SEVIERVILLE, Tenn. - Authorities have charged two juveniles for starting an East Tennessee wildfire that killed 14 people and destroyed or damaged more than 1,700 buildings.
The Tennessee Bureau of Investigation, local District Attorney General James Dunn and Great Smoky Mountains National Park announced charges at a news conference Wednesday.
Dunn said the juveniles face aggravated arson charges for the fire in the Chimney Tops area of Great Smoky Mountains National Park on Nov. 23. The fire spread to the Gatlinburg area, causing widespread damage. They’re being held in the Sevier County juvenile detention center.
They said the juveniles are from Tennessee, but not Sevier County.
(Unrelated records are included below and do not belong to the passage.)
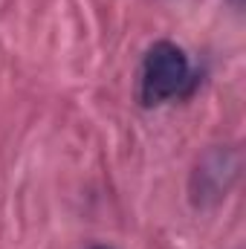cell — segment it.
<instances>
[{
  "mask_svg": "<svg viewBox=\"0 0 246 249\" xmlns=\"http://www.w3.org/2000/svg\"><path fill=\"white\" fill-rule=\"evenodd\" d=\"M197 87V75L183 47L171 41H157L145 58L139 72V102L145 107L165 105L171 99H183Z\"/></svg>",
  "mask_w": 246,
  "mask_h": 249,
  "instance_id": "cell-1",
  "label": "cell"
},
{
  "mask_svg": "<svg viewBox=\"0 0 246 249\" xmlns=\"http://www.w3.org/2000/svg\"><path fill=\"white\" fill-rule=\"evenodd\" d=\"M93 249H110V247H93Z\"/></svg>",
  "mask_w": 246,
  "mask_h": 249,
  "instance_id": "cell-2",
  "label": "cell"
}]
</instances>
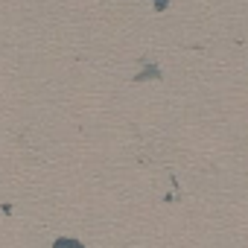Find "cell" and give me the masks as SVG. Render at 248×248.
Wrapping results in <instances>:
<instances>
[{
	"mask_svg": "<svg viewBox=\"0 0 248 248\" xmlns=\"http://www.w3.org/2000/svg\"><path fill=\"white\" fill-rule=\"evenodd\" d=\"M53 248H85L79 239H70V236H62V239H56L53 242Z\"/></svg>",
	"mask_w": 248,
	"mask_h": 248,
	"instance_id": "cell-1",
	"label": "cell"
}]
</instances>
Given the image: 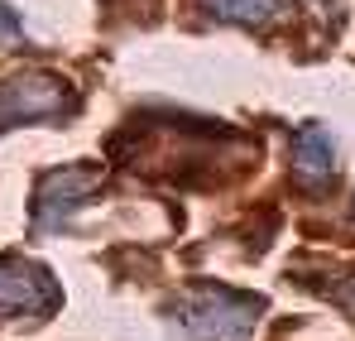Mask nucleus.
I'll return each mask as SVG.
<instances>
[{
  "instance_id": "nucleus-1",
  "label": "nucleus",
  "mask_w": 355,
  "mask_h": 341,
  "mask_svg": "<svg viewBox=\"0 0 355 341\" xmlns=\"http://www.w3.org/2000/svg\"><path fill=\"white\" fill-rule=\"evenodd\" d=\"M264 303L254 293H236V288L197 284L178 298V322L192 341H250L259 327Z\"/></svg>"
},
{
  "instance_id": "nucleus-2",
  "label": "nucleus",
  "mask_w": 355,
  "mask_h": 341,
  "mask_svg": "<svg viewBox=\"0 0 355 341\" xmlns=\"http://www.w3.org/2000/svg\"><path fill=\"white\" fill-rule=\"evenodd\" d=\"M106 183V169L101 164H67V169H49L34 188V231L39 235H53L62 231L87 202L92 192Z\"/></svg>"
},
{
  "instance_id": "nucleus-3",
  "label": "nucleus",
  "mask_w": 355,
  "mask_h": 341,
  "mask_svg": "<svg viewBox=\"0 0 355 341\" xmlns=\"http://www.w3.org/2000/svg\"><path fill=\"white\" fill-rule=\"evenodd\" d=\"M77 106L72 87L53 72H15L0 82V130L24 120H58Z\"/></svg>"
},
{
  "instance_id": "nucleus-4",
  "label": "nucleus",
  "mask_w": 355,
  "mask_h": 341,
  "mask_svg": "<svg viewBox=\"0 0 355 341\" xmlns=\"http://www.w3.org/2000/svg\"><path fill=\"white\" fill-rule=\"evenodd\" d=\"M58 284L44 265H29L19 255H5L0 260V322L5 317H24V313H39L49 317L58 308Z\"/></svg>"
},
{
  "instance_id": "nucleus-5",
  "label": "nucleus",
  "mask_w": 355,
  "mask_h": 341,
  "mask_svg": "<svg viewBox=\"0 0 355 341\" xmlns=\"http://www.w3.org/2000/svg\"><path fill=\"white\" fill-rule=\"evenodd\" d=\"M293 173L302 183H312V188L336 173V144H331V135L322 125H302L293 135Z\"/></svg>"
},
{
  "instance_id": "nucleus-6",
  "label": "nucleus",
  "mask_w": 355,
  "mask_h": 341,
  "mask_svg": "<svg viewBox=\"0 0 355 341\" xmlns=\"http://www.w3.org/2000/svg\"><path fill=\"white\" fill-rule=\"evenodd\" d=\"M202 5L231 24H274L284 15V0H202Z\"/></svg>"
},
{
  "instance_id": "nucleus-7",
  "label": "nucleus",
  "mask_w": 355,
  "mask_h": 341,
  "mask_svg": "<svg viewBox=\"0 0 355 341\" xmlns=\"http://www.w3.org/2000/svg\"><path fill=\"white\" fill-rule=\"evenodd\" d=\"M10 44H19V19L0 5V49H10Z\"/></svg>"
},
{
  "instance_id": "nucleus-8",
  "label": "nucleus",
  "mask_w": 355,
  "mask_h": 341,
  "mask_svg": "<svg viewBox=\"0 0 355 341\" xmlns=\"http://www.w3.org/2000/svg\"><path fill=\"white\" fill-rule=\"evenodd\" d=\"M331 298H336V303L355 317V279H351V284H336V288H331Z\"/></svg>"
}]
</instances>
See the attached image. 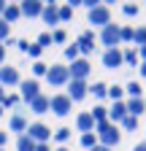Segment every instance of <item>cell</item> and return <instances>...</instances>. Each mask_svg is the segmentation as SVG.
Returning a JSON list of instances; mask_svg holds the SVG:
<instances>
[{
  "label": "cell",
  "mask_w": 146,
  "mask_h": 151,
  "mask_svg": "<svg viewBox=\"0 0 146 151\" xmlns=\"http://www.w3.org/2000/svg\"><path fill=\"white\" fill-rule=\"evenodd\" d=\"M95 135H98V143L106 146V148H114V146H119V140H122L119 127L111 124V122H98V124H95Z\"/></svg>",
  "instance_id": "1"
},
{
  "label": "cell",
  "mask_w": 146,
  "mask_h": 151,
  "mask_svg": "<svg viewBox=\"0 0 146 151\" xmlns=\"http://www.w3.org/2000/svg\"><path fill=\"white\" fill-rule=\"evenodd\" d=\"M27 54H30V57H33V60H38V57H41V54H43V49H41V46H38V43H30V49H27Z\"/></svg>",
  "instance_id": "40"
},
{
  "label": "cell",
  "mask_w": 146,
  "mask_h": 151,
  "mask_svg": "<svg viewBox=\"0 0 146 151\" xmlns=\"http://www.w3.org/2000/svg\"><path fill=\"white\" fill-rule=\"evenodd\" d=\"M65 94L73 103H79V100H84L87 94H89V86H87V81H68V92Z\"/></svg>",
  "instance_id": "10"
},
{
  "label": "cell",
  "mask_w": 146,
  "mask_h": 151,
  "mask_svg": "<svg viewBox=\"0 0 146 151\" xmlns=\"http://www.w3.org/2000/svg\"><path fill=\"white\" fill-rule=\"evenodd\" d=\"M68 73H70V81H87V76L92 73V65H89V60H84V57H79L76 62H70Z\"/></svg>",
  "instance_id": "2"
},
{
  "label": "cell",
  "mask_w": 146,
  "mask_h": 151,
  "mask_svg": "<svg viewBox=\"0 0 146 151\" xmlns=\"http://www.w3.org/2000/svg\"><path fill=\"white\" fill-rule=\"evenodd\" d=\"M0 151H6V148H0Z\"/></svg>",
  "instance_id": "57"
},
{
  "label": "cell",
  "mask_w": 146,
  "mask_h": 151,
  "mask_svg": "<svg viewBox=\"0 0 146 151\" xmlns=\"http://www.w3.org/2000/svg\"><path fill=\"white\" fill-rule=\"evenodd\" d=\"M70 16H73V8L65 3V6H60V22H70Z\"/></svg>",
  "instance_id": "34"
},
{
  "label": "cell",
  "mask_w": 146,
  "mask_h": 151,
  "mask_svg": "<svg viewBox=\"0 0 146 151\" xmlns=\"http://www.w3.org/2000/svg\"><path fill=\"white\" fill-rule=\"evenodd\" d=\"M119 38H122V43H127V41H133V38H135V30L133 27H119Z\"/></svg>",
  "instance_id": "29"
},
{
  "label": "cell",
  "mask_w": 146,
  "mask_h": 151,
  "mask_svg": "<svg viewBox=\"0 0 146 151\" xmlns=\"http://www.w3.org/2000/svg\"><path fill=\"white\" fill-rule=\"evenodd\" d=\"M22 78H19V70L11 68V65H3L0 68V86H19Z\"/></svg>",
  "instance_id": "8"
},
{
  "label": "cell",
  "mask_w": 146,
  "mask_h": 151,
  "mask_svg": "<svg viewBox=\"0 0 146 151\" xmlns=\"http://www.w3.org/2000/svg\"><path fill=\"white\" fill-rule=\"evenodd\" d=\"M133 151H146V143H138V146H135Z\"/></svg>",
  "instance_id": "49"
},
{
  "label": "cell",
  "mask_w": 146,
  "mask_h": 151,
  "mask_svg": "<svg viewBox=\"0 0 146 151\" xmlns=\"http://www.w3.org/2000/svg\"><path fill=\"white\" fill-rule=\"evenodd\" d=\"M6 60V43H0V62Z\"/></svg>",
  "instance_id": "47"
},
{
  "label": "cell",
  "mask_w": 146,
  "mask_h": 151,
  "mask_svg": "<svg viewBox=\"0 0 146 151\" xmlns=\"http://www.w3.org/2000/svg\"><path fill=\"white\" fill-rule=\"evenodd\" d=\"M3 97H6V86H0V103H3Z\"/></svg>",
  "instance_id": "51"
},
{
  "label": "cell",
  "mask_w": 146,
  "mask_h": 151,
  "mask_svg": "<svg viewBox=\"0 0 146 151\" xmlns=\"http://www.w3.org/2000/svg\"><path fill=\"white\" fill-rule=\"evenodd\" d=\"M100 43L106 46V49H116L119 43H122V38H119V24H106L103 30H100Z\"/></svg>",
  "instance_id": "3"
},
{
  "label": "cell",
  "mask_w": 146,
  "mask_h": 151,
  "mask_svg": "<svg viewBox=\"0 0 146 151\" xmlns=\"http://www.w3.org/2000/svg\"><path fill=\"white\" fill-rule=\"evenodd\" d=\"M19 8H22V16H30V19L43 14V3H41V0H22Z\"/></svg>",
  "instance_id": "13"
},
{
  "label": "cell",
  "mask_w": 146,
  "mask_h": 151,
  "mask_svg": "<svg viewBox=\"0 0 146 151\" xmlns=\"http://www.w3.org/2000/svg\"><path fill=\"white\" fill-rule=\"evenodd\" d=\"M35 151H51V146H49V143H38V146H35Z\"/></svg>",
  "instance_id": "43"
},
{
  "label": "cell",
  "mask_w": 146,
  "mask_h": 151,
  "mask_svg": "<svg viewBox=\"0 0 146 151\" xmlns=\"http://www.w3.org/2000/svg\"><path fill=\"white\" fill-rule=\"evenodd\" d=\"M8 35H11V24L6 22V19H0V43L8 41Z\"/></svg>",
  "instance_id": "33"
},
{
  "label": "cell",
  "mask_w": 146,
  "mask_h": 151,
  "mask_svg": "<svg viewBox=\"0 0 146 151\" xmlns=\"http://www.w3.org/2000/svg\"><path fill=\"white\" fill-rule=\"evenodd\" d=\"M124 54V65H138V49L133 46V49H127V51H122Z\"/></svg>",
  "instance_id": "26"
},
{
  "label": "cell",
  "mask_w": 146,
  "mask_h": 151,
  "mask_svg": "<svg viewBox=\"0 0 146 151\" xmlns=\"http://www.w3.org/2000/svg\"><path fill=\"white\" fill-rule=\"evenodd\" d=\"M81 3H84V0H68V6H70V8H73V6H81Z\"/></svg>",
  "instance_id": "48"
},
{
  "label": "cell",
  "mask_w": 146,
  "mask_h": 151,
  "mask_svg": "<svg viewBox=\"0 0 146 151\" xmlns=\"http://www.w3.org/2000/svg\"><path fill=\"white\" fill-rule=\"evenodd\" d=\"M51 43H54V41H51V32H41V35H38V46H41V49H46V46H51Z\"/></svg>",
  "instance_id": "36"
},
{
  "label": "cell",
  "mask_w": 146,
  "mask_h": 151,
  "mask_svg": "<svg viewBox=\"0 0 146 151\" xmlns=\"http://www.w3.org/2000/svg\"><path fill=\"white\" fill-rule=\"evenodd\" d=\"M76 129L81 132V135H84V132H95V119H92L89 111H81L76 116Z\"/></svg>",
  "instance_id": "14"
},
{
  "label": "cell",
  "mask_w": 146,
  "mask_h": 151,
  "mask_svg": "<svg viewBox=\"0 0 146 151\" xmlns=\"http://www.w3.org/2000/svg\"><path fill=\"white\" fill-rule=\"evenodd\" d=\"M103 65L111 68V70H114V68H122V65H124L122 49H119V46H116V49H106V51H103Z\"/></svg>",
  "instance_id": "9"
},
{
  "label": "cell",
  "mask_w": 146,
  "mask_h": 151,
  "mask_svg": "<svg viewBox=\"0 0 146 151\" xmlns=\"http://www.w3.org/2000/svg\"><path fill=\"white\" fill-rule=\"evenodd\" d=\"M46 81L51 86H65L70 81V73L65 65H49V73H46Z\"/></svg>",
  "instance_id": "4"
},
{
  "label": "cell",
  "mask_w": 146,
  "mask_h": 151,
  "mask_svg": "<svg viewBox=\"0 0 146 151\" xmlns=\"http://www.w3.org/2000/svg\"><path fill=\"white\" fill-rule=\"evenodd\" d=\"M16 46H19V51H25V54H27V49H30V43H27V41H19Z\"/></svg>",
  "instance_id": "44"
},
{
  "label": "cell",
  "mask_w": 146,
  "mask_h": 151,
  "mask_svg": "<svg viewBox=\"0 0 146 151\" xmlns=\"http://www.w3.org/2000/svg\"><path fill=\"white\" fill-rule=\"evenodd\" d=\"M27 105H30L33 113H49V97H46V94H38V97L30 100Z\"/></svg>",
  "instance_id": "18"
},
{
  "label": "cell",
  "mask_w": 146,
  "mask_h": 151,
  "mask_svg": "<svg viewBox=\"0 0 146 151\" xmlns=\"http://www.w3.org/2000/svg\"><path fill=\"white\" fill-rule=\"evenodd\" d=\"M124 92L130 94V97H141V84L138 81H130V84L124 86Z\"/></svg>",
  "instance_id": "31"
},
{
  "label": "cell",
  "mask_w": 146,
  "mask_h": 151,
  "mask_svg": "<svg viewBox=\"0 0 146 151\" xmlns=\"http://www.w3.org/2000/svg\"><path fill=\"white\" fill-rule=\"evenodd\" d=\"M70 132H73V129H68V127H60V129L54 132L51 138L57 140V143H68V140H70Z\"/></svg>",
  "instance_id": "25"
},
{
  "label": "cell",
  "mask_w": 146,
  "mask_h": 151,
  "mask_svg": "<svg viewBox=\"0 0 146 151\" xmlns=\"http://www.w3.org/2000/svg\"><path fill=\"white\" fill-rule=\"evenodd\" d=\"M16 103H19V94H6L3 97V108H14Z\"/></svg>",
  "instance_id": "38"
},
{
  "label": "cell",
  "mask_w": 146,
  "mask_h": 151,
  "mask_svg": "<svg viewBox=\"0 0 146 151\" xmlns=\"http://www.w3.org/2000/svg\"><path fill=\"white\" fill-rule=\"evenodd\" d=\"M87 19H89V24H98L103 30L106 24H111V8L108 6H98V8H92L87 14Z\"/></svg>",
  "instance_id": "7"
},
{
  "label": "cell",
  "mask_w": 146,
  "mask_h": 151,
  "mask_svg": "<svg viewBox=\"0 0 146 151\" xmlns=\"http://www.w3.org/2000/svg\"><path fill=\"white\" fill-rule=\"evenodd\" d=\"M119 124H122L124 129H130V132H133V129H138V116H130V113H127V116H124Z\"/></svg>",
  "instance_id": "27"
},
{
  "label": "cell",
  "mask_w": 146,
  "mask_h": 151,
  "mask_svg": "<svg viewBox=\"0 0 146 151\" xmlns=\"http://www.w3.org/2000/svg\"><path fill=\"white\" fill-rule=\"evenodd\" d=\"M89 113H92L95 124H98V122H108V108H106V105H95V108L89 111Z\"/></svg>",
  "instance_id": "23"
},
{
  "label": "cell",
  "mask_w": 146,
  "mask_h": 151,
  "mask_svg": "<svg viewBox=\"0 0 146 151\" xmlns=\"http://www.w3.org/2000/svg\"><path fill=\"white\" fill-rule=\"evenodd\" d=\"M6 6H8V3H6V0H0V16H3V11H6Z\"/></svg>",
  "instance_id": "50"
},
{
  "label": "cell",
  "mask_w": 146,
  "mask_h": 151,
  "mask_svg": "<svg viewBox=\"0 0 146 151\" xmlns=\"http://www.w3.org/2000/svg\"><path fill=\"white\" fill-rule=\"evenodd\" d=\"M133 43H135V49L146 46V27H138V30H135V38H133Z\"/></svg>",
  "instance_id": "28"
},
{
  "label": "cell",
  "mask_w": 146,
  "mask_h": 151,
  "mask_svg": "<svg viewBox=\"0 0 146 151\" xmlns=\"http://www.w3.org/2000/svg\"><path fill=\"white\" fill-rule=\"evenodd\" d=\"M19 16H22V8H19V3H8V6H6V11H3V16H0V19H6L8 24H14V22H16V19H19Z\"/></svg>",
  "instance_id": "20"
},
{
  "label": "cell",
  "mask_w": 146,
  "mask_h": 151,
  "mask_svg": "<svg viewBox=\"0 0 146 151\" xmlns=\"http://www.w3.org/2000/svg\"><path fill=\"white\" fill-rule=\"evenodd\" d=\"M108 97H111L114 103H119V100L124 97V89H122V86H108Z\"/></svg>",
  "instance_id": "30"
},
{
  "label": "cell",
  "mask_w": 146,
  "mask_h": 151,
  "mask_svg": "<svg viewBox=\"0 0 146 151\" xmlns=\"http://www.w3.org/2000/svg\"><path fill=\"white\" fill-rule=\"evenodd\" d=\"M25 135H30L35 143H49V140H51V127H46L43 122H33V124L27 127Z\"/></svg>",
  "instance_id": "6"
},
{
  "label": "cell",
  "mask_w": 146,
  "mask_h": 151,
  "mask_svg": "<svg viewBox=\"0 0 146 151\" xmlns=\"http://www.w3.org/2000/svg\"><path fill=\"white\" fill-rule=\"evenodd\" d=\"M81 146L84 148H95L98 146V135H95V132H84V135H81Z\"/></svg>",
  "instance_id": "24"
},
{
  "label": "cell",
  "mask_w": 146,
  "mask_h": 151,
  "mask_svg": "<svg viewBox=\"0 0 146 151\" xmlns=\"http://www.w3.org/2000/svg\"><path fill=\"white\" fill-rule=\"evenodd\" d=\"M89 94H92V97H98V100H103L106 94H108V86H106L103 81H95L92 86H89Z\"/></svg>",
  "instance_id": "22"
},
{
  "label": "cell",
  "mask_w": 146,
  "mask_h": 151,
  "mask_svg": "<svg viewBox=\"0 0 146 151\" xmlns=\"http://www.w3.org/2000/svg\"><path fill=\"white\" fill-rule=\"evenodd\" d=\"M19 89H22V100H25V103L35 100V97L41 94V86H38V81H35V78H27V81H22V84H19Z\"/></svg>",
  "instance_id": "12"
},
{
  "label": "cell",
  "mask_w": 146,
  "mask_h": 151,
  "mask_svg": "<svg viewBox=\"0 0 146 151\" xmlns=\"http://www.w3.org/2000/svg\"><path fill=\"white\" fill-rule=\"evenodd\" d=\"M57 151H68V148H65V146H60V148H57Z\"/></svg>",
  "instance_id": "55"
},
{
  "label": "cell",
  "mask_w": 146,
  "mask_h": 151,
  "mask_svg": "<svg viewBox=\"0 0 146 151\" xmlns=\"http://www.w3.org/2000/svg\"><path fill=\"white\" fill-rule=\"evenodd\" d=\"M51 41H54V43H65V41H68V32H65V30H54V32H51Z\"/></svg>",
  "instance_id": "37"
},
{
  "label": "cell",
  "mask_w": 146,
  "mask_h": 151,
  "mask_svg": "<svg viewBox=\"0 0 146 151\" xmlns=\"http://www.w3.org/2000/svg\"><path fill=\"white\" fill-rule=\"evenodd\" d=\"M49 111H54L57 116H68L73 111V100L68 94H54V97H49Z\"/></svg>",
  "instance_id": "5"
},
{
  "label": "cell",
  "mask_w": 146,
  "mask_h": 151,
  "mask_svg": "<svg viewBox=\"0 0 146 151\" xmlns=\"http://www.w3.org/2000/svg\"><path fill=\"white\" fill-rule=\"evenodd\" d=\"M143 111H146V100L143 97H130L127 100V113H130V116H141Z\"/></svg>",
  "instance_id": "19"
},
{
  "label": "cell",
  "mask_w": 146,
  "mask_h": 151,
  "mask_svg": "<svg viewBox=\"0 0 146 151\" xmlns=\"http://www.w3.org/2000/svg\"><path fill=\"white\" fill-rule=\"evenodd\" d=\"M124 116H127V103L124 100H119V103H114L111 108H108V122L111 124H119Z\"/></svg>",
  "instance_id": "15"
},
{
  "label": "cell",
  "mask_w": 146,
  "mask_h": 151,
  "mask_svg": "<svg viewBox=\"0 0 146 151\" xmlns=\"http://www.w3.org/2000/svg\"><path fill=\"white\" fill-rule=\"evenodd\" d=\"M108 3H116V0H103V6H108Z\"/></svg>",
  "instance_id": "54"
},
{
  "label": "cell",
  "mask_w": 146,
  "mask_h": 151,
  "mask_svg": "<svg viewBox=\"0 0 146 151\" xmlns=\"http://www.w3.org/2000/svg\"><path fill=\"white\" fill-rule=\"evenodd\" d=\"M35 146L38 143H35L30 135H19L16 138V151H35Z\"/></svg>",
  "instance_id": "21"
},
{
  "label": "cell",
  "mask_w": 146,
  "mask_h": 151,
  "mask_svg": "<svg viewBox=\"0 0 146 151\" xmlns=\"http://www.w3.org/2000/svg\"><path fill=\"white\" fill-rule=\"evenodd\" d=\"M8 143V129H0V148Z\"/></svg>",
  "instance_id": "42"
},
{
  "label": "cell",
  "mask_w": 146,
  "mask_h": 151,
  "mask_svg": "<svg viewBox=\"0 0 146 151\" xmlns=\"http://www.w3.org/2000/svg\"><path fill=\"white\" fill-rule=\"evenodd\" d=\"M138 57H141V62H146V46H141V49H138Z\"/></svg>",
  "instance_id": "45"
},
{
  "label": "cell",
  "mask_w": 146,
  "mask_h": 151,
  "mask_svg": "<svg viewBox=\"0 0 146 151\" xmlns=\"http://www.w3.org/2000/svg\"><path fill=\"white\" fill-rule=\"evenodd\" d=\"M81 6H87L89 11H92V8H98V6H103V0H84V3Z\"/></svg>",
  "instance_id": "41"
},
{
  "label": "cell",
  "mask_w": 146,
  "mask_h": 151,
  "mask_svg": "<svg viewBox=\"0 0 146 151\" xmlns=\"http://www.w3.org/2000/svg\"><path fill=\"white\" fill-rule=\"evenodd\" d=\"M46 73H49V65L41 62V60H35V65H33V76H46Z\"/></svg>",
  "instance_id": "32"
},
{
  "label": "cell",
  "mask_w": 146,
  "mask_h": 151,
  "mask_svg": "<svg viewBox=\"0 0 146 151\" xmlns=\"http://www.w3.org/2000/svg\"><path fill=\"white\" fill-rule=\"evenodd\" d=\"M76 46H79V54H92V51H95V35L89 32V30H87V32H81Z\"/></svg>",
  "instance_id": "16"
},
{
  "label": "cell",
  "mask_w": 146,
  "mask_h": 151,
  "mask_svg": "<svg viewBox=\"0 0 146 151\" xmlns=\"http://www.w3.org/2000/svg\"><path fill=\"white\" fill-rule=\"evenodd\" d=\"M41 19H43L46 24H57V22H60V6H57V3H54V6H43Z\"/></svg>",
  "instance_id": "17"
},
{
  "label": "cell",
  "mask_w": 146,
  "mask_h": 151,
  "mask_svg": "<svg viewBox=\"0 0 146 151\" xmlns=\"http://www.w3.org/2000/svg\"><path fill=\"white\" fill-rule=\"evenodd\" d=\"M41 3H43V6H54V0H41Z\"/></svg>",
  "instance_id": "53"
},
{
  "label": "cell",
  "mask_w": 146,
  "mask_h": 151,
  "mask_svg": "<svg viewBox=\"0 0 146 151\" xmlns=\"http://www.w3.org/2000/svg\"><path fill=\"white\" fill-rule=\"evenodd\" d=\"M0 116H3V103H0Z\"/></svg>",
  "instance_id": "56"
},
{
  "label": "cell",
  "mask_w": 146,
  "mask_h": 151,
  "mask_svg": "<svg viewBox=\"0 0 146 151\" xmlns=\"http://www.w3.org/2000/svg\"><path fill=\"white\" fill-rule=\"evenodd\" d=\"M122 11H124V16H138V6L135 3H124Z\"/></svg>",
  "instance_id": "39"
},
{
  "label": "cell",
  "mask_w": 146,
  "mask_h": 151,
  "mask_svg": "<svg viewBox=\"0 0 146 151\" xmlns=\"http://www.w3.org/2000/svg\"><path fill=\"white\" fill-rule=\"evenodd\" d=\"M65 60H70V62H76V60H79V46H76V43L65 49Z\"/></svg>",
  "instance_id": "35"
},
{
  "label": "cell",
  "mask_w": 146,
  "mask_h": 151,
  "mask_svg": "<svg viewBox=\"0 0 146 151\" xmlns=\"http://www.w3.org/2000/svg\"><path fill=\"white\" fill-rule=\"evenodd\" d=\"M19 3H22V0H19Z\"/></svg>",
  "instance_id": "58"
},
{
  "label": "cell",
  "mask_w": 146,
  "mask_h": 151,
  "mask_svg": "<svg viewBox=\"0 0 146 151\" xmlns=\"http://www.w3.org/2000/svg\"><path fill=\"white\" fill-rule=\"evenodd\" d=\"M89 151H114V148H106V146H100V143H98L95 148H89Z\"/></svg>",
  "instance_id": "46"
},
{
  "label": "cell",
  "mask_w": 146,
  "mask_h": 151,
  "mask_svg": "<svg viewBox=\"0 0 146 151\" xmlns=\"http://www.w3.org/2000/svg\"><path fill=\"white\" fill-rule=\"evenodd\" d=\"M27 127H30V122H27V116H25L22 111L11 113V119H8V129H11V132H19V135H25Z\"/></svg>",
  "instance_id": "11"
},
{
  "label": "cell",
  "mask_w": 146,
  "mask_h": 151,
  "mask_svg": "<svg viewBox=\"0 0 146 151\" xmlns=\"http://www.w3.org/2000/svg\"><path fill=\"white\" fill-rule=\"evenodd\" d=\"M141 76H146V62H141Z\"/></svg>",
  "instance_id": "52"
}]
</instances>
Officials said state law prevents releasing more information about them.
The investigation is ongoing and more charges could come. They said it’s possible they would move the case into adult courts.
The trouble began when the arson-induced wildfire spread from the national park into the Gatlinburg area as hurricane-force winds toppled trees and power lines, blowing embers in all directions.
More than 14,000 residents and visitors in Gatlinburg were forced to evacuate, and the typically bustling tourist city was shuttered.
Deputy Park Superintendent Jordan Clayton said the initial fire on an area called Chimney Tops, a double peaked ridge line about 4 miles away from Gatlinburg, was caused by a person or people. It started near the end of a popular hiking trail on Nov. 23.
Karyssa Dalton, a 19-year-old whose grandmother Pamela Johnson remains missing in the blaze, said the two should be held accountable, even though they’re young.
“I mean, what if somebody came through their town, and set their town on fire, and lost their loved ones, and lost all their homes?” Dalton said. “It’s not fair.”
On Wednesday, Gatlinburg residents and business owners were allowed to move back into homes and establishments permanently. They had been allowed to visit during daytime hours since last Friday.
The city is slated to open to the public on Friday morning. Though swaths of the city were decimated, the main downtown strip appears to have been spared.